Il s’agit tout d’abord d’organiser la protection de la propriété privée. Loi 9 : " Si quelqu’un a perdu quelque chose et le retrouve en possession d’un autre ; si la personne qui possède cette chose dit " un marchand me l’a vendue et je l’ai payée devant témoins" et si le propriétaire de la chose dit " je vais amener des témoins qui connaissent ma propriété", alors l’acheteur amène le marchand qui la lui a vendue et les témoins devant lesquels il l’a achetée, et le propriétaire amène les témoins qui peuvent identifier sa propriété.
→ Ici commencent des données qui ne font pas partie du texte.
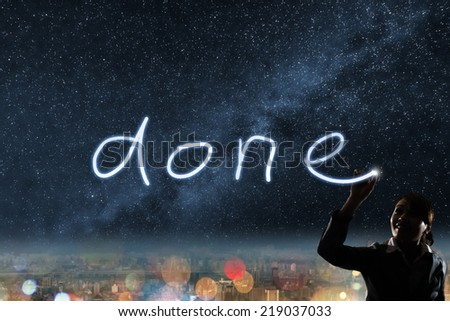 Concept of done, silhouette asian business woman light drawing. - stock photo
Le juge doit examiner leurs dépositions. Et gare si celle-ci n’est pas crédible : " Le marchand sera alors convaincu d’être un voleur et sera exécuté. Le propriétaire des articles perdus retrouvera son bien et celui qui l’avait acheté recevra son argent pris sur les biens du marchand. " On ne badinait pas avec les voleurs à l’époque !

Esclavage organisé

La question des dettes trouvait, dans ce temps-là, une solution simple : le créancier prenait non seulement les biens du créditeur mais aussi le créditeur lui-même et sa famille, qui devenaient ses esclaves. D’où un certain nombre de règles pour organiser cet esclavage. Loi 115 : " Si quelqu’un qui a une créance pour du grain ou de l’argent sur quelqu’un et l’emprisonne ; si le prisonnier meurt en prison de mort naturelle, l’affaire doit s’arrêter là. " Loi 116 : " Si le prisonnier meurt de coups et de mauvais traitements, le maître du prisonnier doit mettre en accusation le marchand devant le juge. S’il s’agissait d’un homme libre, le fils du marchand doit être exécuté ; si c’était un esclave, il doit payer un tiers de mina d’or [unité de poids de l’époque, ndlr] et il doit perdre tout ce que le maître du prisonnier lui a donné. " Loi 117 : " Si quelqu’un ne réussit pas à rembourser sa dette et se vend lui, sa femme, son fils ou sa fille pour de l’argent ou les donne pour du travail forcé : ils doivent travailler pour trois ans dans la maison de celui qui les a achetés ou du créancier, et être libérés dans la quatrième année. " Loi 151 : " Si une femme qui vit dans la maison d’un homme a passé un accord avec son mari qu’aucun créancier ne peut l’arrêter, et a écrit un document à ce sujet. Si cet homme avait une dette avant d’épouser cette femme, le créancier ne peut pas saisir la femme en gage. Mais si une femme avait contracté une dette avant de se marier, son créancier ne peut pas arrêter son mari. " Une des nombreuses asymétries entre hommes et femmes dans cette société machiste.

Interventionnisme.

Par ailleurs, en ces temps fort anciens, l’Etat est déjà très interventionniste : il fixe en particulier le prix des actes médicaux. Mais celui-ci est fonction du statut juridique du patient... Loi 221 : " Si un médecin soigne un membre cassé ou une partie molle malade d’un homme, le patient doit payer au médecin cinq shekels en monnaie. " Loi 222 : " Si l’homme était un affranchi, il ne doit payer que trois shekels. " Loi 223 : " Si c’est un esclave, son propriétaire doit payer deux shekels au médecin. "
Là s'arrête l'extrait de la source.